*** Opening Extracted entries ***

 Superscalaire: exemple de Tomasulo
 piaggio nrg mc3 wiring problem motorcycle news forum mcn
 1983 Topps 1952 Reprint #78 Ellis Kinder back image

*** Closing Extracted entries ***
*** Opening Extracted entries ***

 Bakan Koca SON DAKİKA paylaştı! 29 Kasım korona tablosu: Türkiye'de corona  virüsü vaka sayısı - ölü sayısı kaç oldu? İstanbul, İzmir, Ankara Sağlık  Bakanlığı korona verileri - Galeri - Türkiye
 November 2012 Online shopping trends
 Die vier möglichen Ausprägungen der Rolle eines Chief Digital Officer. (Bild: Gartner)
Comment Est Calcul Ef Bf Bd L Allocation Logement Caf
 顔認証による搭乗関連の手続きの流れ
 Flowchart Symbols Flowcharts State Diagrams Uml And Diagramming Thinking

*** Closing Extracted entries ***
*** Opening Extracted entries ***

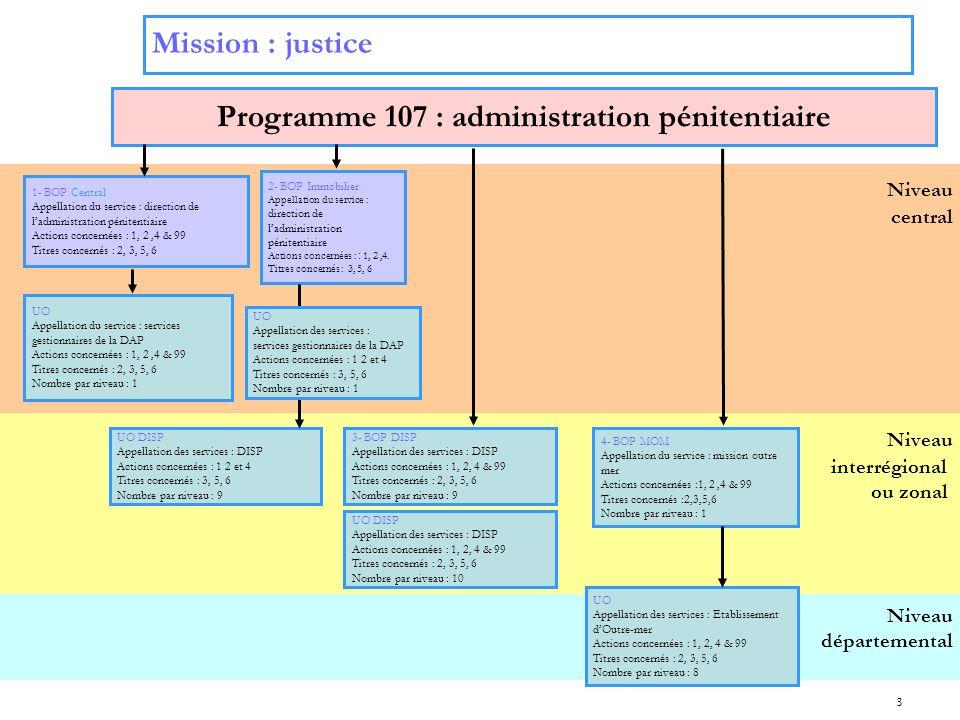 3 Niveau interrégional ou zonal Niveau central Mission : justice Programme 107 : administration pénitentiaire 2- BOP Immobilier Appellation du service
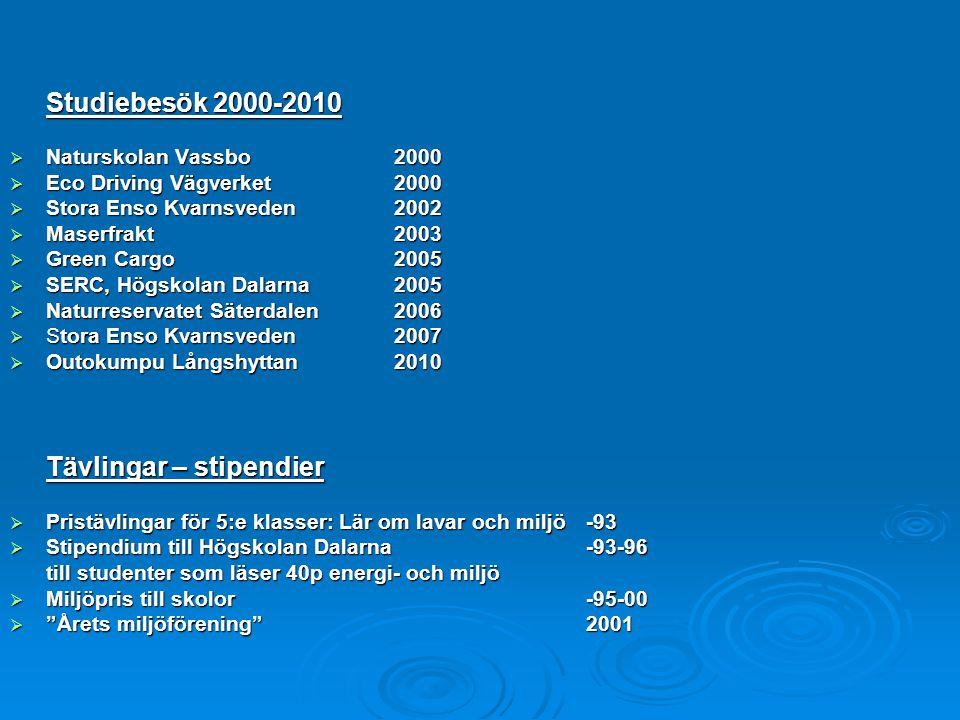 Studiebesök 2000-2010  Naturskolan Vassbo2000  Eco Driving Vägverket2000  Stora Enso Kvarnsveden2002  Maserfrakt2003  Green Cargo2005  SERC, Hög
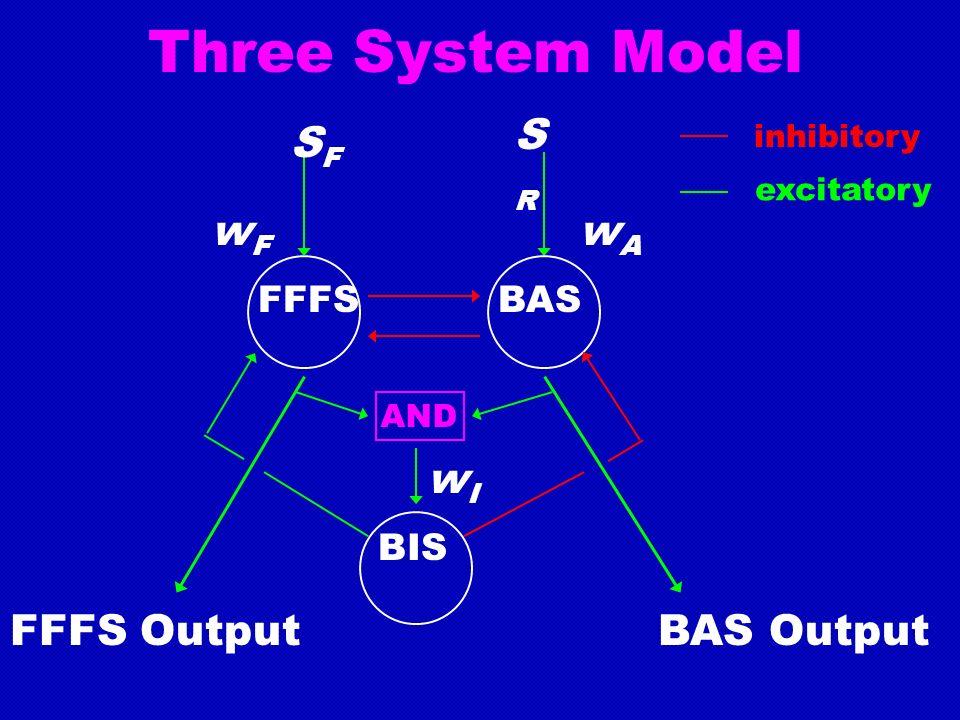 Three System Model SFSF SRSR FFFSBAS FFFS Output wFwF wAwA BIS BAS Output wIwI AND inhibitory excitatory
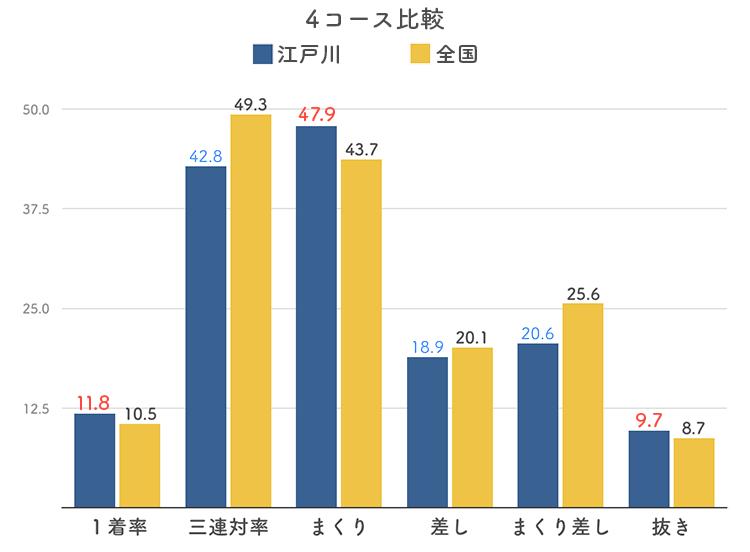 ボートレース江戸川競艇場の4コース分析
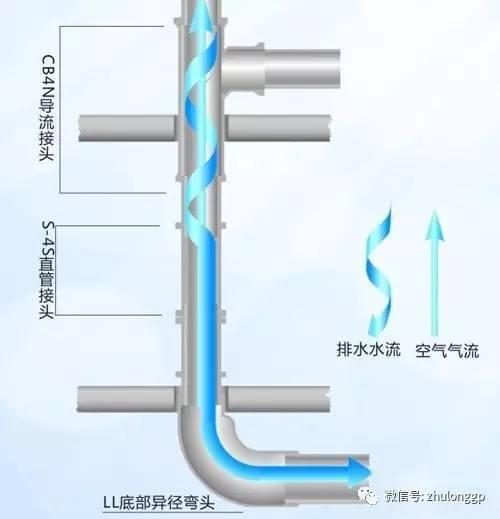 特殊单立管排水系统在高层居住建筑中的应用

*** Closing Extracted entries ***

### Work instructions
From the line holding "顔認証による搭乗関連の手続きの流れ" to the line holding "Flowchart Symbols Flowcharts", inclusive, restate each line above exactly as written.

### Task output
 顔認証による搭乗関連の手続きの流れ
 Flowchart Symbols Flowcharts State Diagrams Uml And Diagramming Thinking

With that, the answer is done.